→ What to produce
Return the material below word for word, starting at the line that contains "What is the distance the" and ending with the last line of the material, both included.

########################################

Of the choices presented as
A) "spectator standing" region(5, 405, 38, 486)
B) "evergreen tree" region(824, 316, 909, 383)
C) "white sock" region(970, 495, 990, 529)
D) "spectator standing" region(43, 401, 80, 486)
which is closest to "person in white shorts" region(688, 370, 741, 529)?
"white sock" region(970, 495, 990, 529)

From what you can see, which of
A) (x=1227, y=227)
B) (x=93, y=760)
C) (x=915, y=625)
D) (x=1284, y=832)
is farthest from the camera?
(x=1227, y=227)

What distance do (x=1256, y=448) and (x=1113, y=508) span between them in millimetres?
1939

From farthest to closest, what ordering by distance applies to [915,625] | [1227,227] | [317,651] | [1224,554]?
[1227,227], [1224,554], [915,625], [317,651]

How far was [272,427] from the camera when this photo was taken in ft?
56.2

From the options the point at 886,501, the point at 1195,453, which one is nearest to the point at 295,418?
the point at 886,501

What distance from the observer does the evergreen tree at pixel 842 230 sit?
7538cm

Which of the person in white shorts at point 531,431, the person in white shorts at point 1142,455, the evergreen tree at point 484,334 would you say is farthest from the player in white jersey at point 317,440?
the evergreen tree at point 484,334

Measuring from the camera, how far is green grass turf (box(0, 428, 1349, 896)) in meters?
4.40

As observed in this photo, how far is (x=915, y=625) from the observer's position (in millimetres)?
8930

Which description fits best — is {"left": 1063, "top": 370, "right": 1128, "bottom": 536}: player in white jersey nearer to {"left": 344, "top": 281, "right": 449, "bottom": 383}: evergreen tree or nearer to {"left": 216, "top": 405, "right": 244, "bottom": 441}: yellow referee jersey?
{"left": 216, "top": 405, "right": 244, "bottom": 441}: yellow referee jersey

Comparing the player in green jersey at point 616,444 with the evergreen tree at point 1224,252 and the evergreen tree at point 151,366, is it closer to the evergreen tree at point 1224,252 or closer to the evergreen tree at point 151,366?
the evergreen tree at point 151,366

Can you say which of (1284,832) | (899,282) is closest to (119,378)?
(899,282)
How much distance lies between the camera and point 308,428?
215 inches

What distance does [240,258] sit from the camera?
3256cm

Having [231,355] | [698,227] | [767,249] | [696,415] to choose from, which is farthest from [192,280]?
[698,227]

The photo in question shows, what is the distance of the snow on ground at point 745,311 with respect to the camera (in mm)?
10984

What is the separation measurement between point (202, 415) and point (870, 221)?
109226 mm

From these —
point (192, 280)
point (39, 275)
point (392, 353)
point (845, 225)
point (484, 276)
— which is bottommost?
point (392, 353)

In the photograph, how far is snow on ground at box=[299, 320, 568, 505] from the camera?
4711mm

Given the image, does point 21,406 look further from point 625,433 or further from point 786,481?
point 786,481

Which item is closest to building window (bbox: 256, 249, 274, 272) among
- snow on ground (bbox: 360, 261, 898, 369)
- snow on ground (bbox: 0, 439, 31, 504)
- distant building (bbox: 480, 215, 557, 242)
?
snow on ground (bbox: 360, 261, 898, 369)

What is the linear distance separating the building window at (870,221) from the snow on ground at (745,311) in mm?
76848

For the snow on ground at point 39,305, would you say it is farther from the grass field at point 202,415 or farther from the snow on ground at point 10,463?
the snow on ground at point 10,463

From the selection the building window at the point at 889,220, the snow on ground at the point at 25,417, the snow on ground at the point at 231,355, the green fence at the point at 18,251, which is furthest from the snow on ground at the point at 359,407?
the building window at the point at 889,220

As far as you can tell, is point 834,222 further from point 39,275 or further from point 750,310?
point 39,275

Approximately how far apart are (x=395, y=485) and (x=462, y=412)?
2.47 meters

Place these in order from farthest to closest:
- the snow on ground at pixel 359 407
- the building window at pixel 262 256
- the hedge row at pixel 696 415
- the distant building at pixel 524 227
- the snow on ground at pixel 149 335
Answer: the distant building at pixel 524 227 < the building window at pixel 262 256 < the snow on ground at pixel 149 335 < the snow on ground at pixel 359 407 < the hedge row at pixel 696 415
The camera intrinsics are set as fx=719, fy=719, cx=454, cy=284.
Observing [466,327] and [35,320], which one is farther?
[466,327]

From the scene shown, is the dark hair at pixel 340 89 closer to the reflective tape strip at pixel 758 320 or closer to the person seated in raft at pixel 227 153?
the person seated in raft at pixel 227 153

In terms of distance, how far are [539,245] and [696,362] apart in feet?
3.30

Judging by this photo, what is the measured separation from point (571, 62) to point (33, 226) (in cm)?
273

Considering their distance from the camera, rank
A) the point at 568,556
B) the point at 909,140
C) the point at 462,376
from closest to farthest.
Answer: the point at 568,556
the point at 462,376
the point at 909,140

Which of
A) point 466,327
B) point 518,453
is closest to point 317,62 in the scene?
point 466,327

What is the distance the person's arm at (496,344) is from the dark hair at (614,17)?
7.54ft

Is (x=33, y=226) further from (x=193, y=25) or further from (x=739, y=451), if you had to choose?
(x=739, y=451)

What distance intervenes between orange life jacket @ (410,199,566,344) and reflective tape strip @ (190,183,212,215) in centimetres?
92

########################################

→ The completed task
What is the distance the person's arm at (496,344) is from the dark hair at (614,17)?
7.54ft

Is (x=33, y=226) further from (x=193, y=25) or further from (x=739, y=451), if you had to choose?
(x=739, y=451)

What distance intervenes between orange life jacket @ (410,199,566,344) and reflective tape strip @ (190,183,212,215) in centimetres?
92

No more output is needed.